The new tables must include not just summary compensation but also grants of performance-based awards, other equity awards, outstanding equity awards at fiscal year-end, option exercises and stock vesting, retirement plan potential annual payments and benefits, nonqualified defined contribution and other deferred compensation, as well as a table for director compensation, similar to the current summary compensation table for directors — for the first time. This also spells out what an executive would get if he or she voluntarily left the company, involuntarily left the company or in the event of a change in control.
Not only is the director compensation going to be more transparent, but the company's next three highest paid executives after the CEO and CFO whose total compensation exceeds $100,000 must be disclosed (this contrasts with the current rule where disclosure is only mandatory for total cash comp that exceeds $100K). The new rule will impact companies that previously only reported a few of the top executives.
Additionally, the perquisite threshold will be lowered from $50,000, or 10% of cash compensation, to $10,000.
"We've never had a period of change that has impacted executive compensation like we've had in the last four years," Leone remarked. "Beginning with Sarbanes[-Oxley] in 2002, then we had the stock exchange governance rules go into place, continued with stock option expensing with FAS, we've had 123R, see legislation impacting all deferred compensation through Section 409A, and now we have the proposed SEC proxy rule changes."
Just as industry conversation in the last few years has touched quite a few times on the possibility of SarbOx directly driving consolidation, the new proxy regulation could have a similar impact. "I've got CEOs who retired in the past year and they're going, 'Oh, it's a great time to retire. All of this regulation has gone overboard,'" Leone said, noting that clients are easily spending six figures or more just to comply with the recent regulations. "And tack that onto their 404 compliance that's going on and its just adding a lot of money to do business in corporate America. These regulations are clearly intended to curb abuses that occurred at a few organizations. That by itself it a positive development — transparency is the best form of disinfectant. However, when viewed under the amount of regulatory changes companies have had to comply with, people are questioning if collectively the regulations have gone too far."
Another effect is that while it used to be that serving on the audit committee was an arduous and time-consuming task for any board member, "the comp committee's task is now at the same level with these current regulations," Leone said.
While the new regulation could be a huge burden for the banks, investors are pleased with the idea of greater transparency.
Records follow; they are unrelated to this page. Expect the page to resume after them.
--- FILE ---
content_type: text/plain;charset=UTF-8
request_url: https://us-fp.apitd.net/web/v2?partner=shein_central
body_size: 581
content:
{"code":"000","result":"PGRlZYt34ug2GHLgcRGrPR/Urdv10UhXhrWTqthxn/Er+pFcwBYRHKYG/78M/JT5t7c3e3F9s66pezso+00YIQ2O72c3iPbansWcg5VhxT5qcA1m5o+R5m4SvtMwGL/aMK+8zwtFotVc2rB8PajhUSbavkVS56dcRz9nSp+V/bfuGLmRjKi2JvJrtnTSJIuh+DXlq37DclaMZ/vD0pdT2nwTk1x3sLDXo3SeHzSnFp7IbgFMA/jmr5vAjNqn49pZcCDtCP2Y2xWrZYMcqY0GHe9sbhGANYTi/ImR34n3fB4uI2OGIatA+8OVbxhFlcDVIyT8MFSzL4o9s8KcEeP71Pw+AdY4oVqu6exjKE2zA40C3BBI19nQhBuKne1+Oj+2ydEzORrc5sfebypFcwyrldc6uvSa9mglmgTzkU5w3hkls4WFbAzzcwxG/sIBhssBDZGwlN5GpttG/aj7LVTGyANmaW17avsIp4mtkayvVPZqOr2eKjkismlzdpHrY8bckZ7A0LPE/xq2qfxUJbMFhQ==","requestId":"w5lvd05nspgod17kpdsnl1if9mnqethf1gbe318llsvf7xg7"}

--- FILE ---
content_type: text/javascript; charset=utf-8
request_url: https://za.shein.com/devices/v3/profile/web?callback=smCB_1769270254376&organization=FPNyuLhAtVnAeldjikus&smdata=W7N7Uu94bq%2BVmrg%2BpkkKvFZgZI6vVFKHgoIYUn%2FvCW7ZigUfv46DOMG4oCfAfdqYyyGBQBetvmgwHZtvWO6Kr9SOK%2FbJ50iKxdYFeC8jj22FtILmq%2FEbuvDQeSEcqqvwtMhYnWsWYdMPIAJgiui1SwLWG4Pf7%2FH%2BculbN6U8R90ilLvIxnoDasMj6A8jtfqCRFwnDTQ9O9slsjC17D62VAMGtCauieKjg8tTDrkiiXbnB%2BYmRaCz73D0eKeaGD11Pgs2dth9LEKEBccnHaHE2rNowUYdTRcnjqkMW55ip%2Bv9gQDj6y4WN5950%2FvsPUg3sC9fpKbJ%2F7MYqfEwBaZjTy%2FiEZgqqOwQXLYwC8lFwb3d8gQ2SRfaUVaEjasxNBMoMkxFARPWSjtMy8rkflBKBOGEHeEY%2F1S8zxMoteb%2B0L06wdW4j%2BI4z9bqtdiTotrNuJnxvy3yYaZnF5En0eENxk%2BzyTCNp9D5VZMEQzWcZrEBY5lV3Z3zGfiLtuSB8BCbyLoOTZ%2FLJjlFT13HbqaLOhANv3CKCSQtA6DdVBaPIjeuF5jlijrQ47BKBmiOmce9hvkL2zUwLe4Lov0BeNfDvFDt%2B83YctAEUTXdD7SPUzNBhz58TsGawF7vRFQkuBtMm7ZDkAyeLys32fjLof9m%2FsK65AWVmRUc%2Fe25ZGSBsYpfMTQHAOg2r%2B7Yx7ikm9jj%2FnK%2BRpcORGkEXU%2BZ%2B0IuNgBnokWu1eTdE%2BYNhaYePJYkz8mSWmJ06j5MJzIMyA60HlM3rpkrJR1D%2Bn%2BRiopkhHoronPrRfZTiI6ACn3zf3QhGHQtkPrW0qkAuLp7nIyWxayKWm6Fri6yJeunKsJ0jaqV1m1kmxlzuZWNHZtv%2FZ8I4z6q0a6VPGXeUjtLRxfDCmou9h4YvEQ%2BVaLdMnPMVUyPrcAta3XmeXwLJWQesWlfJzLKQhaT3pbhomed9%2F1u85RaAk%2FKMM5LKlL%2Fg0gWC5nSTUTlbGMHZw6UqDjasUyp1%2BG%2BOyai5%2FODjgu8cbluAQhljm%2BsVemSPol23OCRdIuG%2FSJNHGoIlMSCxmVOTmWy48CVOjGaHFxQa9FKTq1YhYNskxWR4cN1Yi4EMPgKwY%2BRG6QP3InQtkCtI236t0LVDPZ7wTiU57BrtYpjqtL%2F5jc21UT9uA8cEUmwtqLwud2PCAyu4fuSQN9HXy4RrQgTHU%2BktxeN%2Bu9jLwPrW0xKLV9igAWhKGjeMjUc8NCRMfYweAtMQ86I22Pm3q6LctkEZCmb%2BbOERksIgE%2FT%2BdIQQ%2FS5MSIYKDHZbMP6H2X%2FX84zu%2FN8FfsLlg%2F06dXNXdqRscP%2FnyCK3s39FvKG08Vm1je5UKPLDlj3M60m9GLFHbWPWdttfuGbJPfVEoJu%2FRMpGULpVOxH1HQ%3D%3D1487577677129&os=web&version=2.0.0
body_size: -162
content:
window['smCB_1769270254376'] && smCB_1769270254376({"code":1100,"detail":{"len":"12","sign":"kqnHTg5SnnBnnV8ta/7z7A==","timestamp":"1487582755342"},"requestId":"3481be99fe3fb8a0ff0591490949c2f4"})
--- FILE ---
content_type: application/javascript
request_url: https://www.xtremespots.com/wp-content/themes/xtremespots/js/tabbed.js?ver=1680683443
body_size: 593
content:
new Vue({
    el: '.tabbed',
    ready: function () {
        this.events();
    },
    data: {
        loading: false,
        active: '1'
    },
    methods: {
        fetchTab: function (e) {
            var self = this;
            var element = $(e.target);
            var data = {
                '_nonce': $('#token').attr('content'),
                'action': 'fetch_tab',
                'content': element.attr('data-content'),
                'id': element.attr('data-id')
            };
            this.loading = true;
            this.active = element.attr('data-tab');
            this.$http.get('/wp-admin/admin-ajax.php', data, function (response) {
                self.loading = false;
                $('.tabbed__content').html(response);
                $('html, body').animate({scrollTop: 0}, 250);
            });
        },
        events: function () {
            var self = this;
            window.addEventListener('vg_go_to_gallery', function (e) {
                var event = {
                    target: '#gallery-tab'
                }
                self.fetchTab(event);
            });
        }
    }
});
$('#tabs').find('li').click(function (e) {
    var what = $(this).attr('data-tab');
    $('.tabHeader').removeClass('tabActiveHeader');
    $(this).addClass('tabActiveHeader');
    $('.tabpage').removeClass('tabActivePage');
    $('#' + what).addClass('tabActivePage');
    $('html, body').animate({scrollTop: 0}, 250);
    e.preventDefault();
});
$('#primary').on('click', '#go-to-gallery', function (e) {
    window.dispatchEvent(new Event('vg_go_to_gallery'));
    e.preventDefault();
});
Both Schutz and Lashley expressed their approval.
Lashley said he is "absolutely in favor of those disclosures" because in his view, institutional investors tend to default to the proxy analysis firms "and they have these cookie cutter guidelines about percentage of market cap, percentage of compensation expense … and all you do if you're a company is you pre-clear your plans with ISS, pay them a little fee, they pre-clear the plans and then they tell you whether they stay within the guidelines and you're done."